Would you reproduce, word for word, only the lines running from the top of the data through the line containing "Francesco accoglie il dolore dei Mapuche", and none of the pictures?

---------- ENTRIES PROVIDED

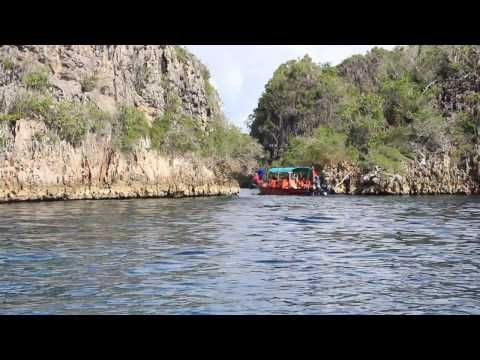 Pulau Rufas Laguna Tersembunyi di Raja Ampat Papua - Papua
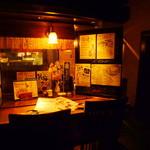 赤羽籠太 - 内観写真:【1F:カウンター】レトロ空間を2人で楽しむならココ!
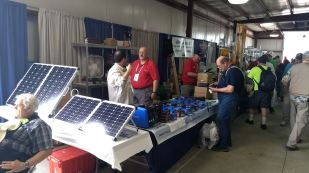 2017 Hamvention Inside Exhibits - 1 of 132 (90)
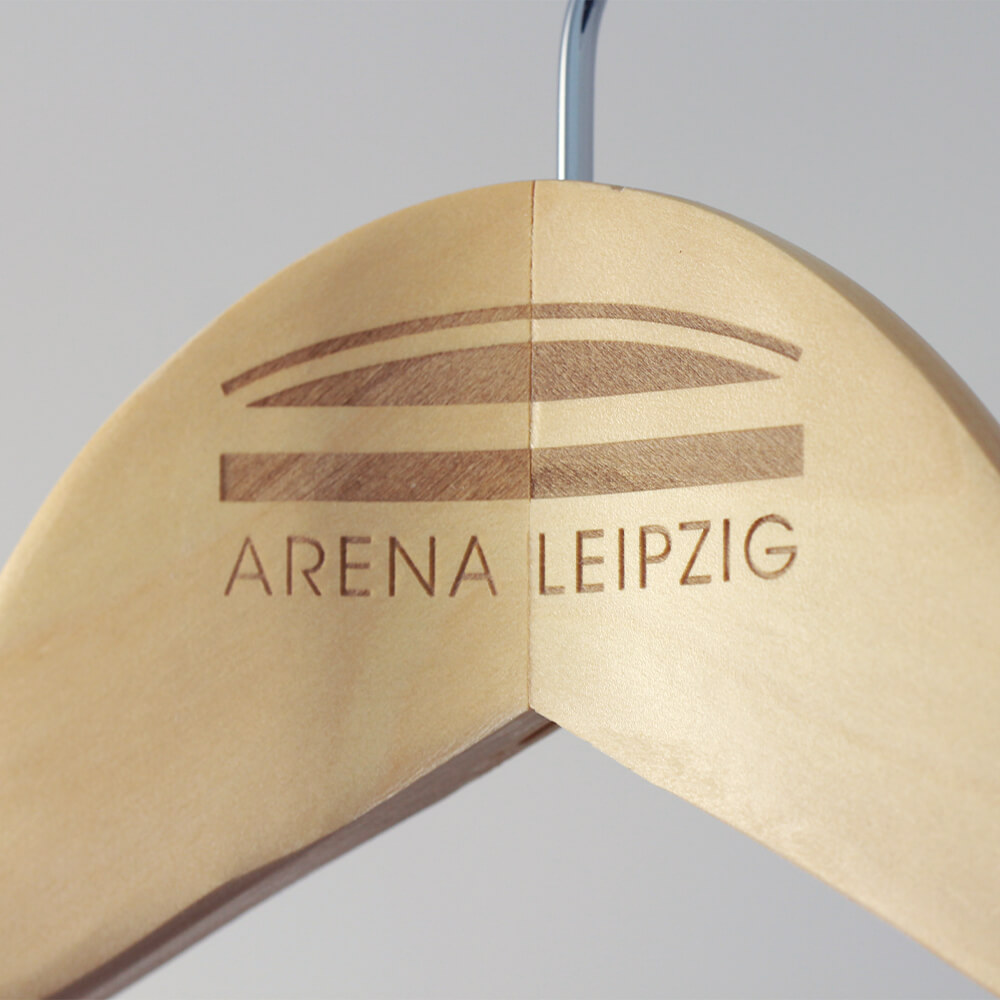 arena-leipzig-kleiderbuegel-gravur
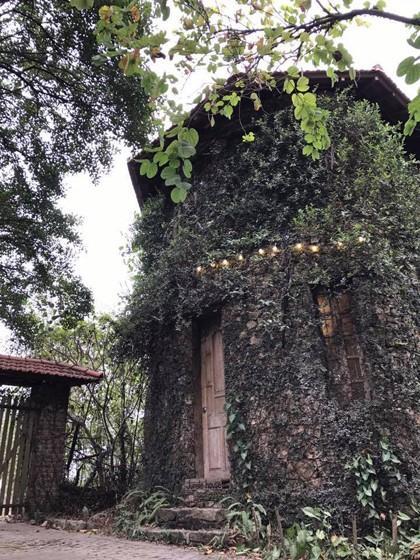 Ba khu nghỉ tách biệt giữa 'rừng' cách Hà Nội chưa đầy 30 km  - ảnh 2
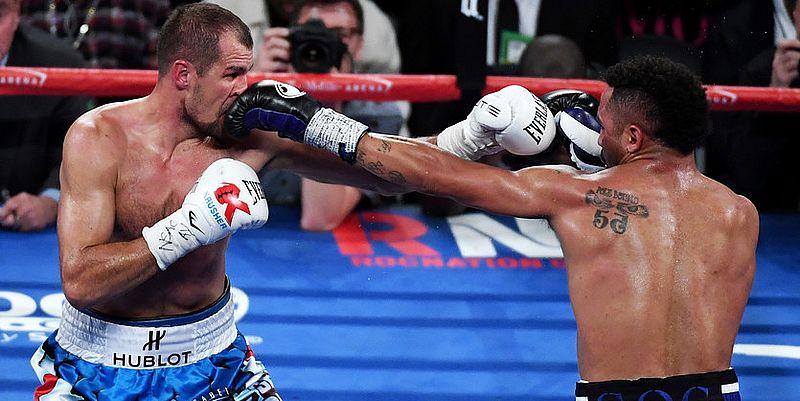 Самый сильный боксер России с треском проиграл в США: американец Уорд жестко отправил Ковалева в нокаут на восьмом раунде боя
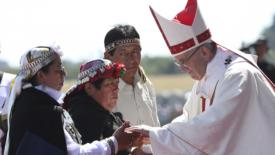 Francesco accoglie il dolore dei Mapuche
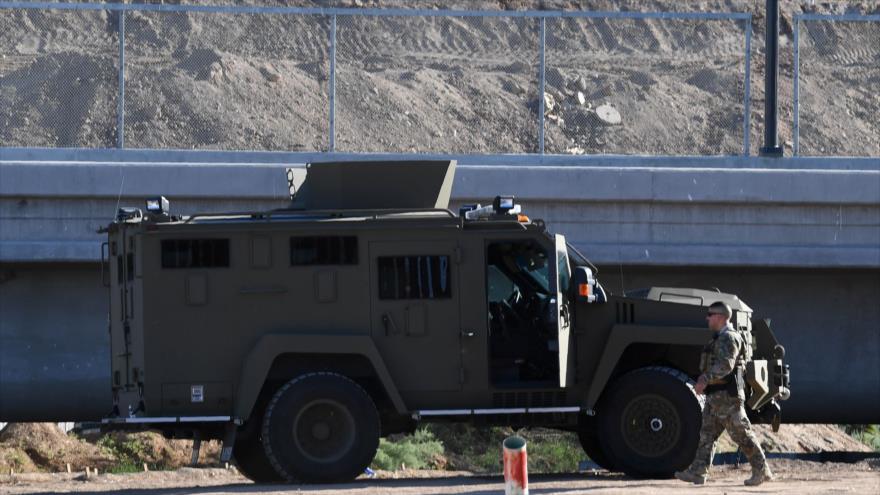 Un vehículo militar del Ejército estadounidense estacionado cerca de la valla fronteriza con México en Calexico, California, 26 de octubre de 2018.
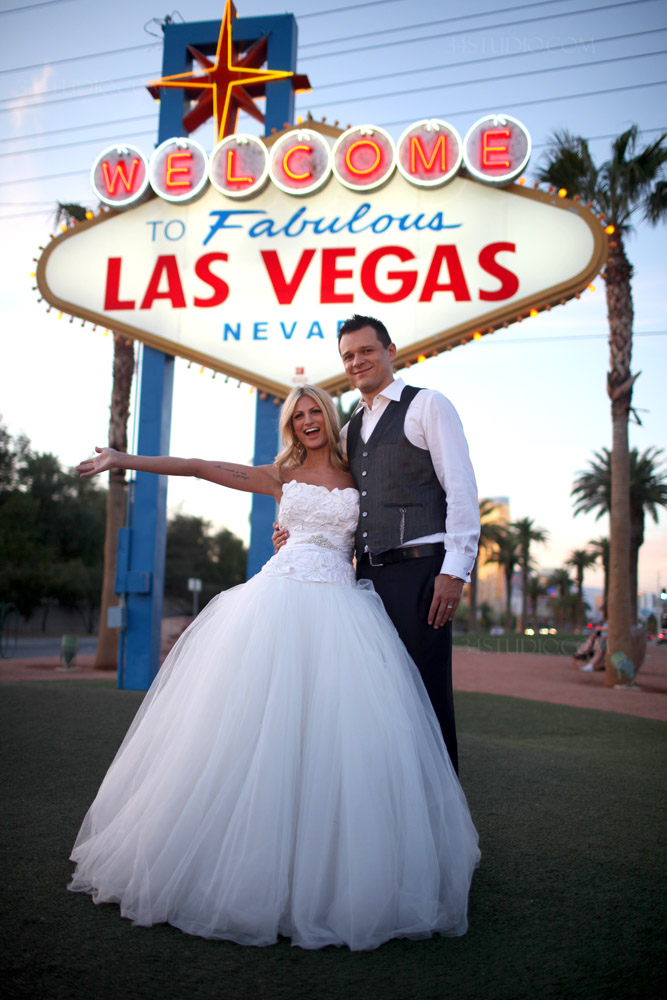 Welcome to Las Vegas sign wedding photo Couple is very happy
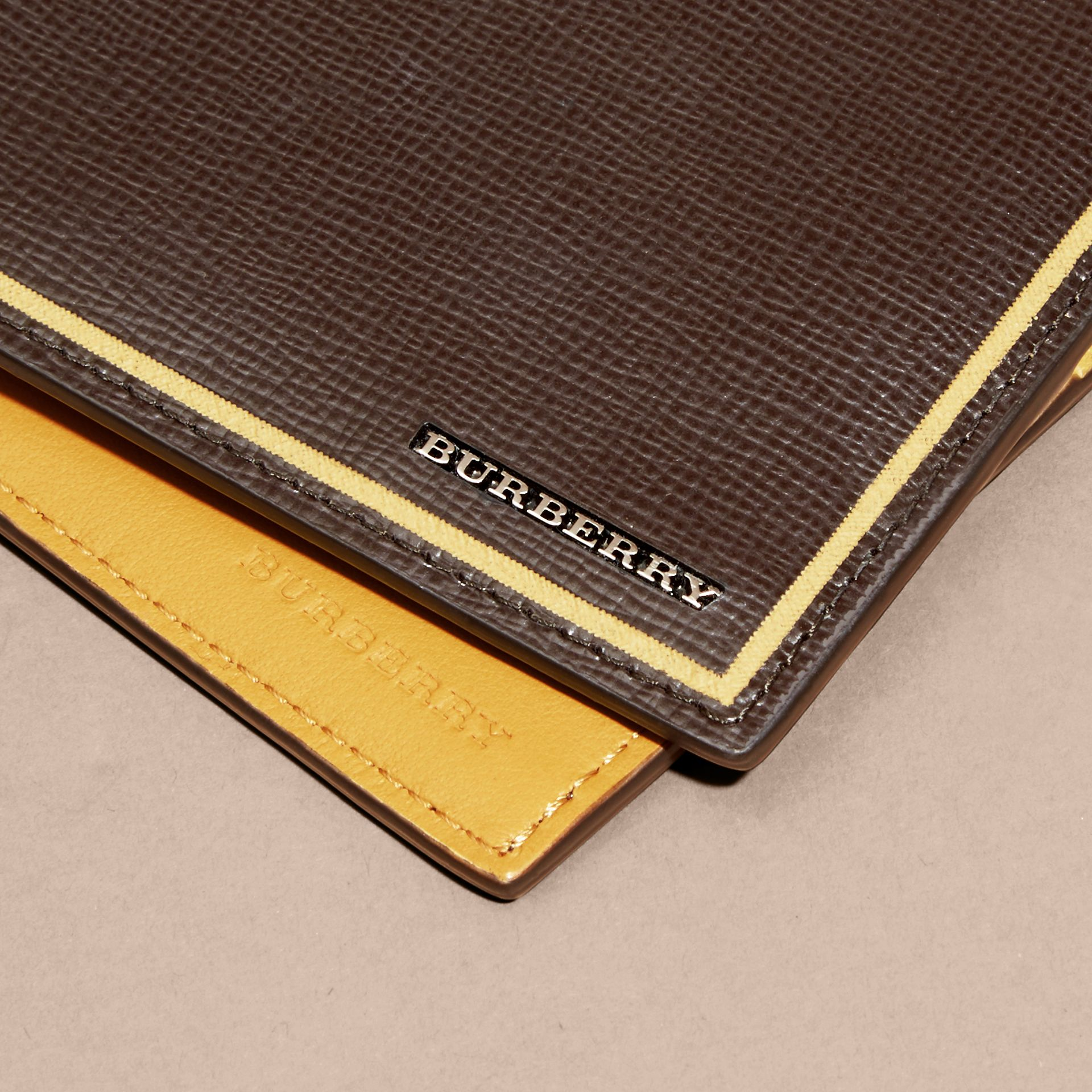 Peppercorn Border Detail London Leather Folding Wallet Peppercorn - gallery image 3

--------------------

PROBLEM SOLUTION -
 Pulau Rufas Laguna Tersembunyi di Raja Ampat Papua - Papua
 赤羽籠太 - 内観写真:【1F:カウンター】レトロ空間を2人で楽しむならココ!
 2017 Hamvention Inside Exhibits - 1 of 132 (90)
 arena-leipzig-kleiderbuegel-gravur
 Ba khu nghỉ tách biệt giữa 'rừng' cách Hà Nội chưa đầy 30 km  - ảnh 2
 Самый сильный боксер России с треском проиграл в США: американец Уорд жестко отправил Ковалева в нокаут на восьмом раунде боя
 Francesco accoglie il dolore dei Mapuche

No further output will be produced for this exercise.